Andrew’s dark figure turned round to face him and Peter heard his soft, nearly whispering voice.
“That way”, and Andrew’s shadowy arm rose to point indefinitely towards the mass of darkness. “You can’t see it now, it’s quite natural you can’t, so don’t worry. Seeing is not so important at night, you know. Just like the dog behind us”, Andrew added with a quick but faint sniff of amusement. “So don’t worry about the dark, I know the way with my eyes closed, we say in Romanian. And I tell you, it’s not far and we can get there pretty soon. When you feel tired just stop and catch your breath. No problem, I’ll wait for you. And then we go on.”

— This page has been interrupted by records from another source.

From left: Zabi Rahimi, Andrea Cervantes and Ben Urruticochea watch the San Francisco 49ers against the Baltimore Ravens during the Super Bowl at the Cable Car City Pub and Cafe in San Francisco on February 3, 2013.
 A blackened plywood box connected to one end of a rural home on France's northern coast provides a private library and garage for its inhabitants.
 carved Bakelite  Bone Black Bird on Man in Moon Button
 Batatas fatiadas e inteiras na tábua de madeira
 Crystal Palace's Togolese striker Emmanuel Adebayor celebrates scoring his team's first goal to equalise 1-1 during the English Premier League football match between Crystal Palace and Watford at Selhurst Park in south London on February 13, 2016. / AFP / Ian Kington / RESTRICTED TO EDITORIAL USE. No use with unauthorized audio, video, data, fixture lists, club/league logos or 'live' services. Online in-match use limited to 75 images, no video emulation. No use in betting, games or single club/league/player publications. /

Peter stood still for another few moments. He was realising that he had already gone too far to just abort and turn back. Going back would now be costlier than carrying on, at least if Andrew’s estimate of the remaining distance was correct.
“OK, let’s go then, it’s fine.”
There were hard, edgy stones being kicked against and stumbled upon, on a steep track going up and up and up, steadily. An all-enveloping black cocoon, unmoving as they were stepping ahead, black in black in black, sucking them deeper in as it seemed, their kicking and tripping and stumbling and heels gritting against the frozen rubble amid an unchanging sphere of darkness hanging, suspended, in the universe, clutching them pulling them one step at a time, no getting no reaching no breakthrough, but unfailing nothingness. Just the sky over their heads, glimmering, hard in its deep ink-blue glassiness. Another stone, another step up the slope, nothing on either side nothing ahead. Turn head up look away from the feet away from what cannot be seen anyway, end the pointless strain, keep eyes up glued to the sky to whatever sign of existence. Of light. Of visibility. There will be an end. There will be an end to treading watery, glassy emptiness suspended in a black cocoon. There will be a getting somewhere.
“We’re almost there”, Andrew whispered.
“Oh are we?”, Peter gasped. “Can’t see anything for that matter.”
“No you can’t. Not much to see in the first place”, Andrew added jokingly. “Just a small hermit’s hut, that’s all.”
“Hermit? You?” Peter felt he had to keep the talking going to make up for the nothingness in view.
Andrew gave a short laugh as he was leading the way in big lunges.
“Yes, me. In a way. Now we’re on the last few yards. See something whitish over there ahead?” And he stopped short, Peter almost bumping in.
Peter squinted and willed himself into seeing something. A few seconds of stillness did the magic, and some milky blot like the careless brush of an amateur painter slowly clotted up in sight.
“Yeah,” he replied cautiously, “what’s that supposed to be?”
“That’s the gate. Wooden. Which makes it brighter to the eyes.”
“That’s like a beaconing light, just not for ships”, Peter attempted a joke.
“Yeah, sort of”, came Andrew’s somewhat thoughtful assent. “The way into the haven.”
“The heaven? God, no!” Peter sniffed amused, mimicking revolt.
“The ha-ven”, repeated Andrew leniently. “You mentioned ships and beacons, and I said harbour, haven. That’s my haven. My home.”
“In the thick of the dark ocean”, Peter added.
“Sort of, yes”, Andrew’s kind voice was heard before he swivelled back to resume walking.